- [EXERCISE GOAL]: Once you reach the line that contains "content_type: text/javascript", retype it and every line after it exactly, ending with the last line of the entries.

┄┄┄┄┄┄┄┄┄┄┄┄┄┄┄┄┄┄┄┄

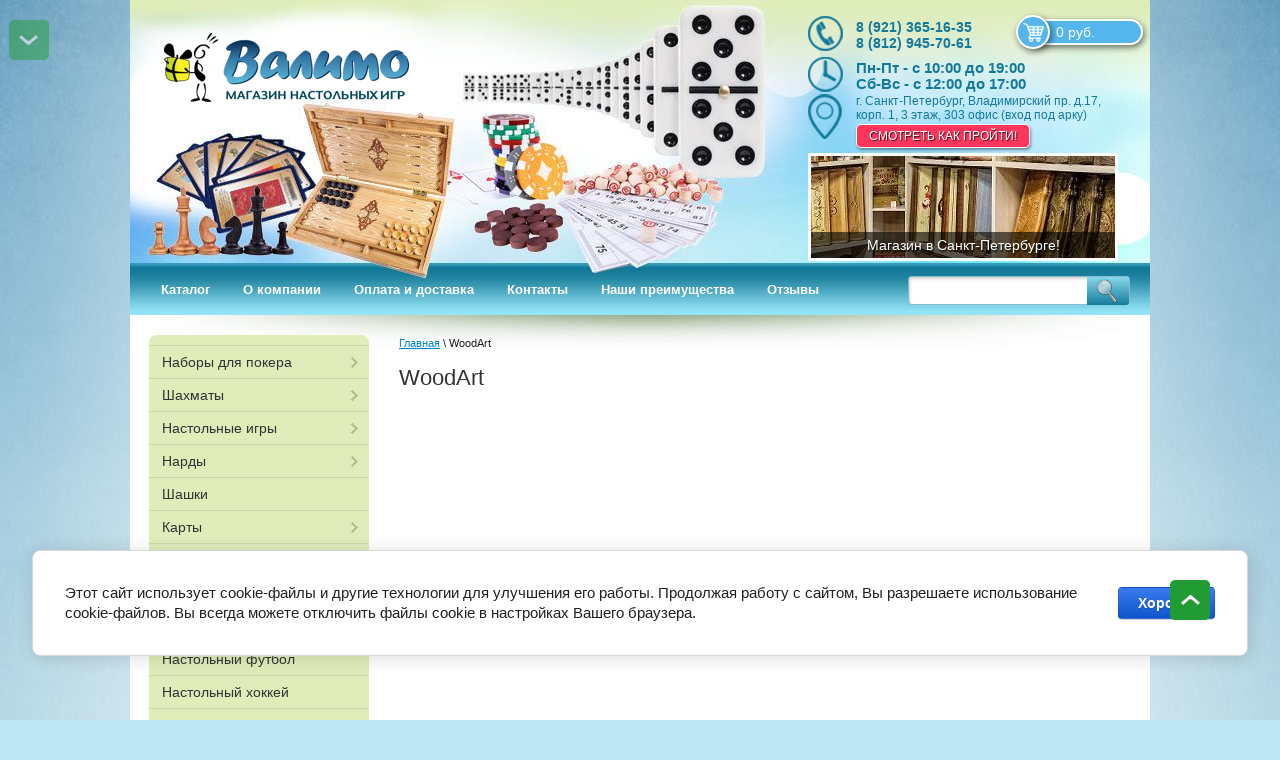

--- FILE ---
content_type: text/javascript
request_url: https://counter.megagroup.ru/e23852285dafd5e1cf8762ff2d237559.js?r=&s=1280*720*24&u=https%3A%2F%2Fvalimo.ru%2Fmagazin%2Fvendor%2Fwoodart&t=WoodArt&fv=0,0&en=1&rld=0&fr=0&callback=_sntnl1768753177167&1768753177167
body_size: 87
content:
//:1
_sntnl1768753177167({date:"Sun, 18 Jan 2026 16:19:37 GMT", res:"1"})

┄┄┄┄┄┄┄┄┄┄┄┄┄┄┄┄┄┄┄┄

- [RESULT OF THIS TASK]:
content_type: text/javascript
request_url: https://counter.megagroup.ru/e23852285dafd5e1cf8762ff2d237559.js?r=&s=1280*720*24&u=https%3A%2F%2Fvalimo.ru%2Fmagazin%2Fvendor%2Fwoodart&t=WoodArt&fv=0,0&en=1&rld=0&fr=0&callback=_sntnl1768753177167&1768753177167
body_size: 87
content:
//:1
_sntnl1768753177167({date:"Sun, 18 Jan 2026 16:19:37 GMT", res:"1"})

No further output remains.